◆ Task inputs:
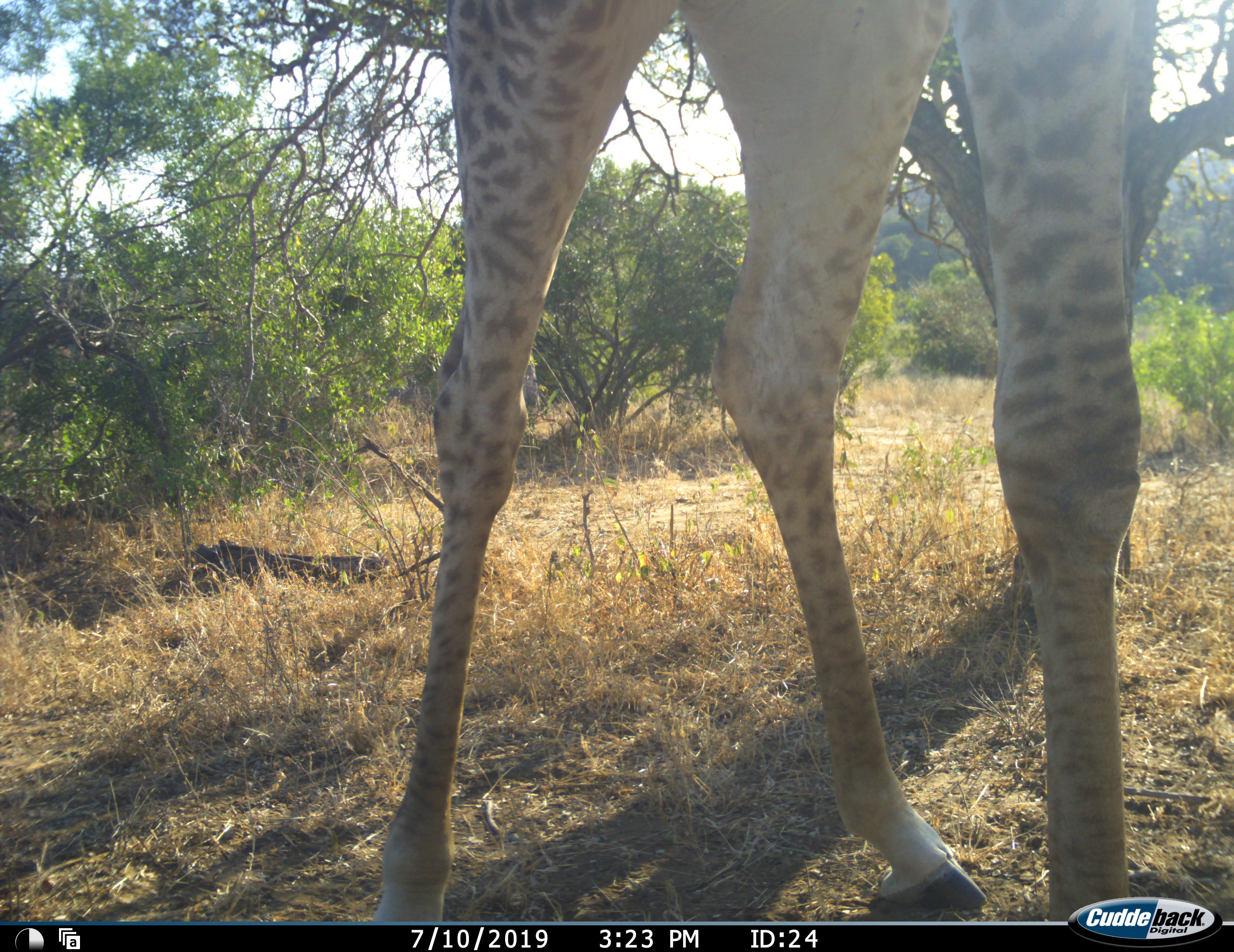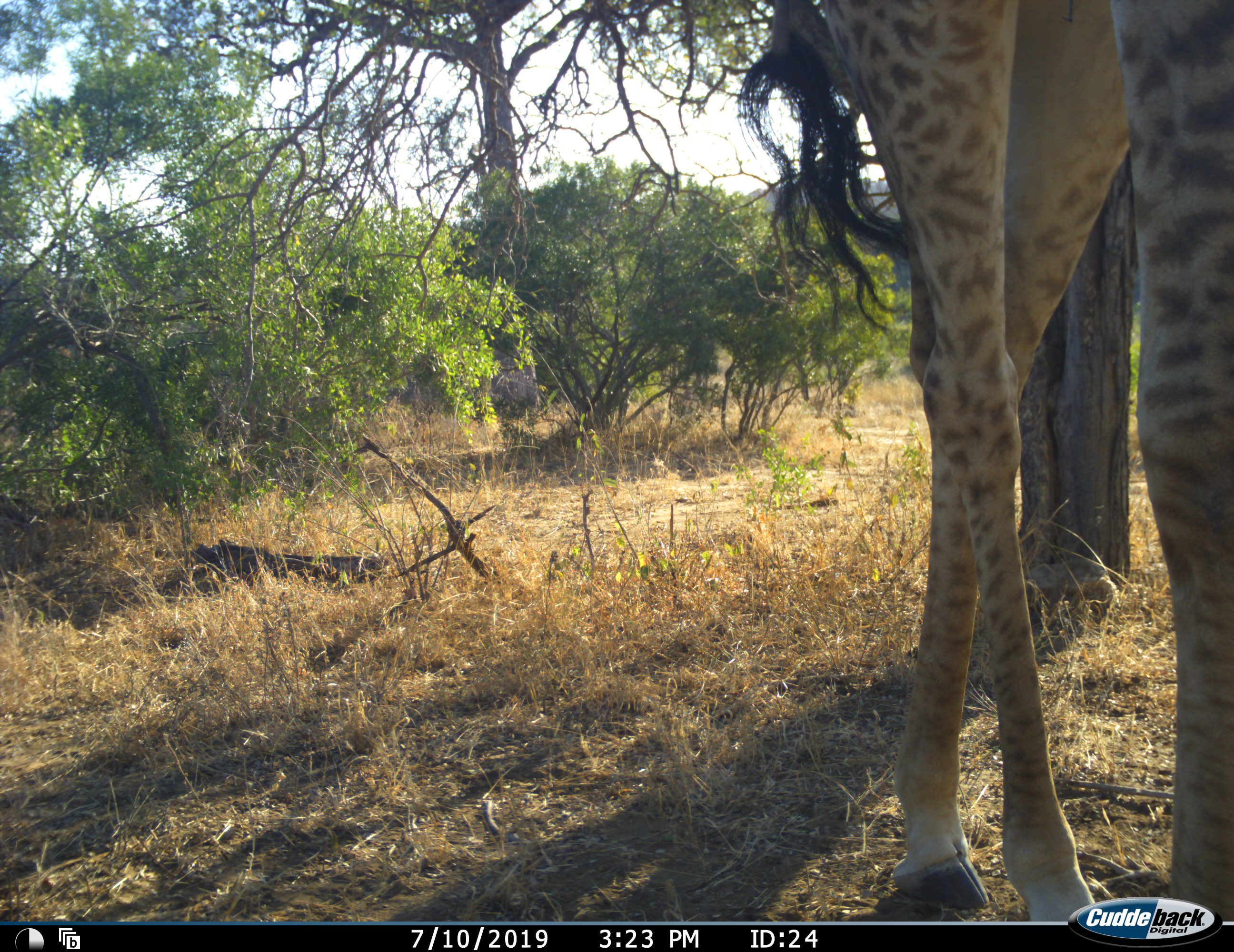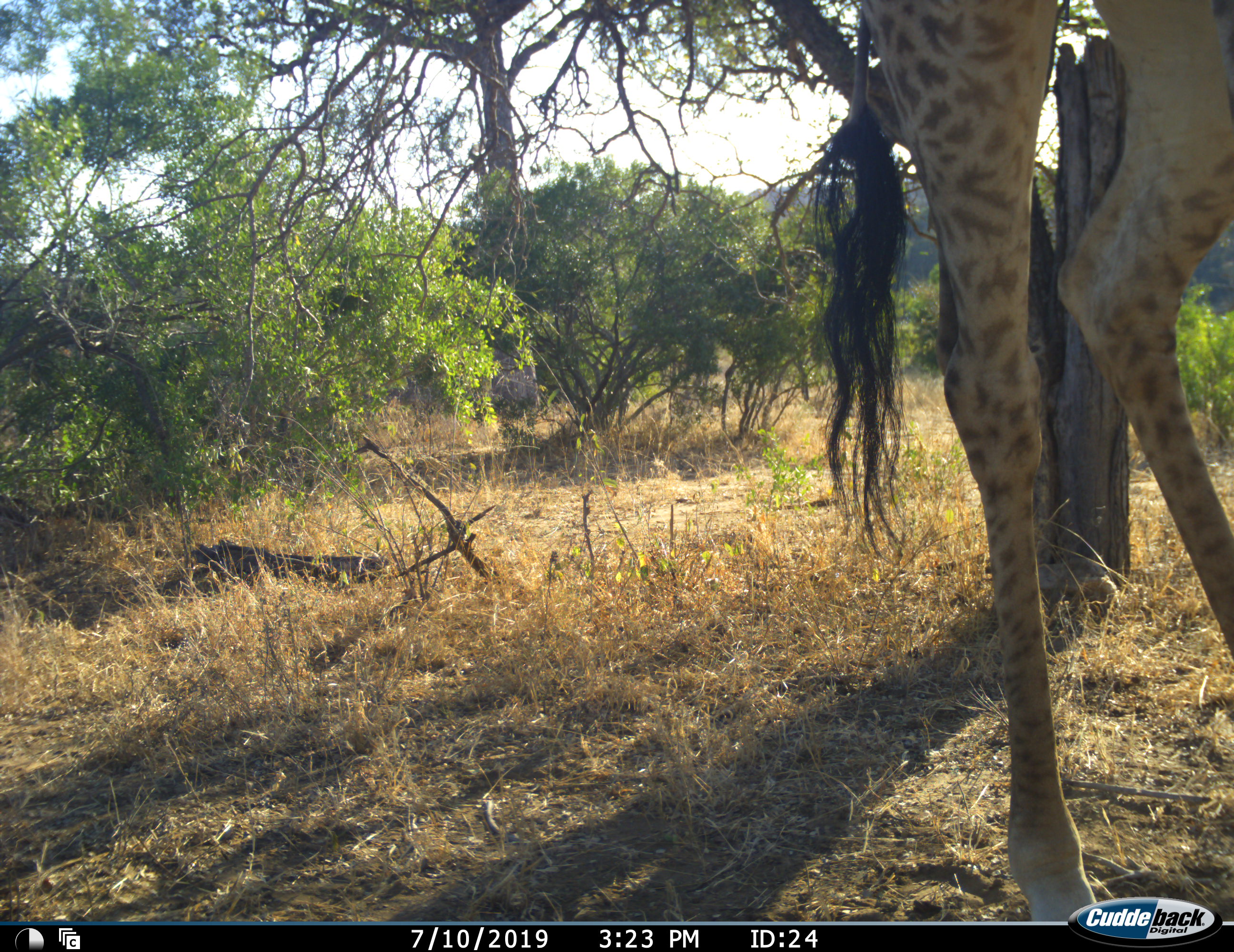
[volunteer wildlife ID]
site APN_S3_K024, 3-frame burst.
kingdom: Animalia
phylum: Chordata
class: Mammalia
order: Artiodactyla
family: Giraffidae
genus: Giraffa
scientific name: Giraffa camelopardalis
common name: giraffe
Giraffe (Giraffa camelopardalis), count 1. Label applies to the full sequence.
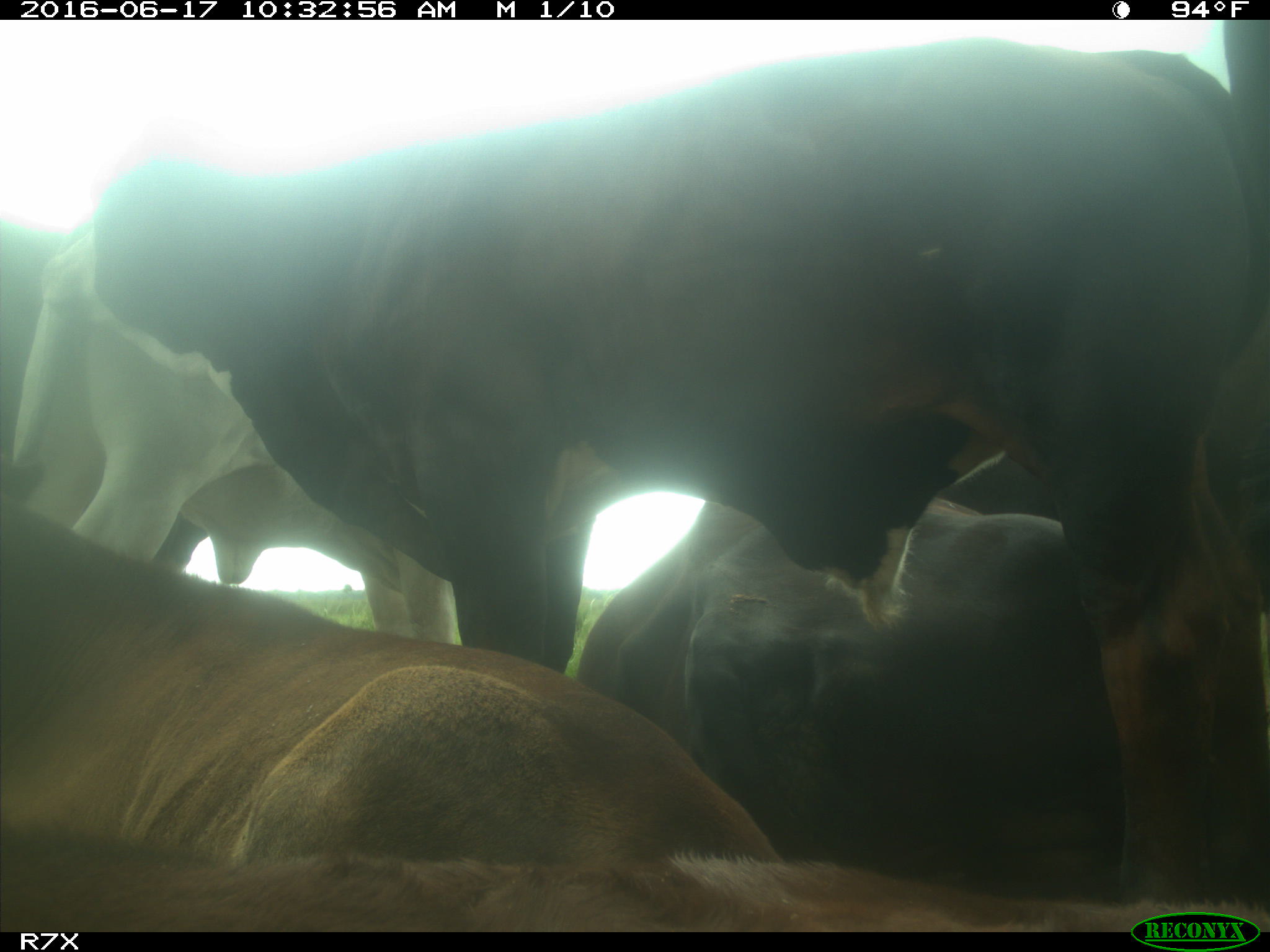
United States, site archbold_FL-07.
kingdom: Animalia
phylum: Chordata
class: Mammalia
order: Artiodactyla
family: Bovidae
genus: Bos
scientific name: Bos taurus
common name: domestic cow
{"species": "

◆ What you should do: Exact copy, no pictures: reproduce every record as it stands.

◆ Exercise result:
[volunteer wildlife ID]
site APN_S3_K024, 3-frame burst.
kingdom: Animalia
phylum: Chordata
class: Mammalia
order: Artiodactyla
family: Giraffidae
genus: Giraffa
scientific name: Giraffa camelopardalis
common name: giraffe
Giraffe (Giraffa camelopardalis), count 1. Label applies to the full sequence.
United States, site archbold_FL-07.
kingdom: Animalia
phylum: Chordata
class: Mammalia
order: Artiodactyla
family: Bovidae
genus: Bos
scientific name: Bos taurus
common name: domestic cow
{"species": "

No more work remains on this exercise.